MS State Rep to Constituent Opposed to Tax Cuts: Move back to Illinois

Don’t you make my red state blue

It seems that everyday residents of red states aren’t the only ones fed up with people moving to our states from their failed progressive fantasylands and bringing those failed policies with them.

One Mississippi State Representative echoed the sentiments of many of us; while I live in Florida, not Mississippi, Florida is being inundated with blue staters fleeing the results of their policies . . . only to try to force them on us.

The Clarion-Ledger reports:

When Becky Guidry of Gulfport emailed freshman Rep. Karl Oliver, R-Winona, expressing her concerns about the tax breaks being considered by the Legislature, she was shocked by his response.

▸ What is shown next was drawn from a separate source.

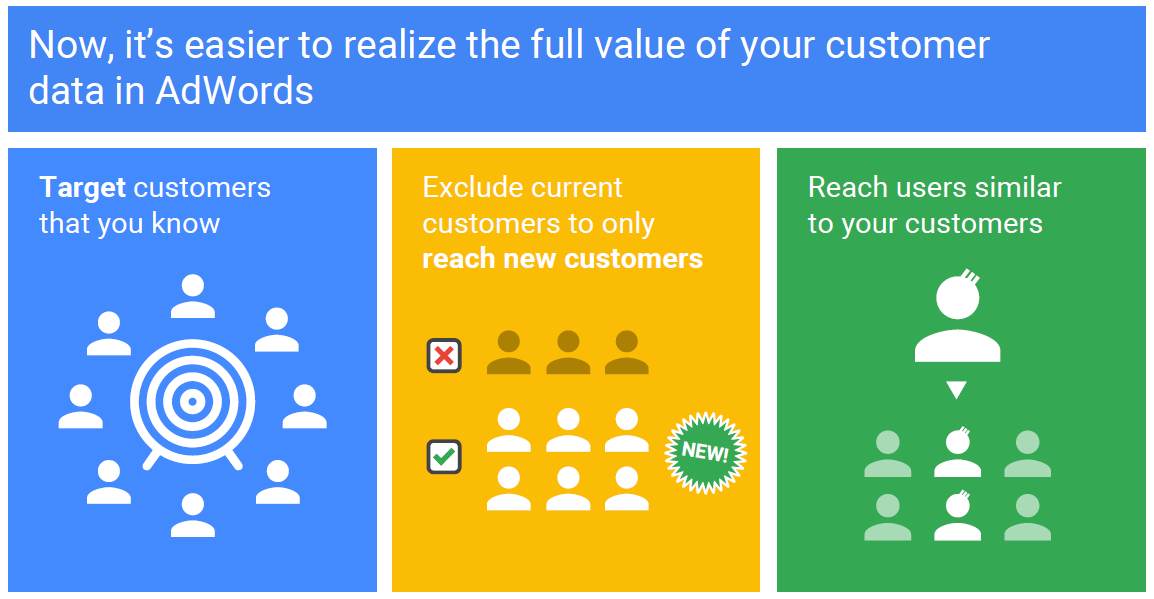 Got Email Database? Use Adwords Customer Match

“It is irresponsible of our leadership to suggest eliminating income and corporate franchise taxes when: revenue projections are already down, budgets for various services are being cut across the board, funding for public education and other critical services such as child care, foster care and roads/bridges are underfunded,” Guidry wrote in an email she said she sent to most representatives. “… If and when this bill reaches the full House for a vote, again, I urge you to vote No.”

Cutting taxes in a red state!? Who ever heard of such a thing?  Needless to say, Oliver had a fitting response:

The Clarion Ledger includes the email he sent Guidry:

Mrs. Guidry,

I normally don’t return emails that do not request a response, but I found yours so intriguing I simply felt led to respond.

I see you are not a native to the Great State of Mississippi nor do you and I have similar political views. The people of our Great State overwhelmingly share my same or similar views on Government responsibility. I appreciate you going to the trouble to share yours with me, but quite frankly, and with all due respect, I could care less. I would, however, recommend that there are a rather large number of like minded citizens in Illinois that would love to see you return.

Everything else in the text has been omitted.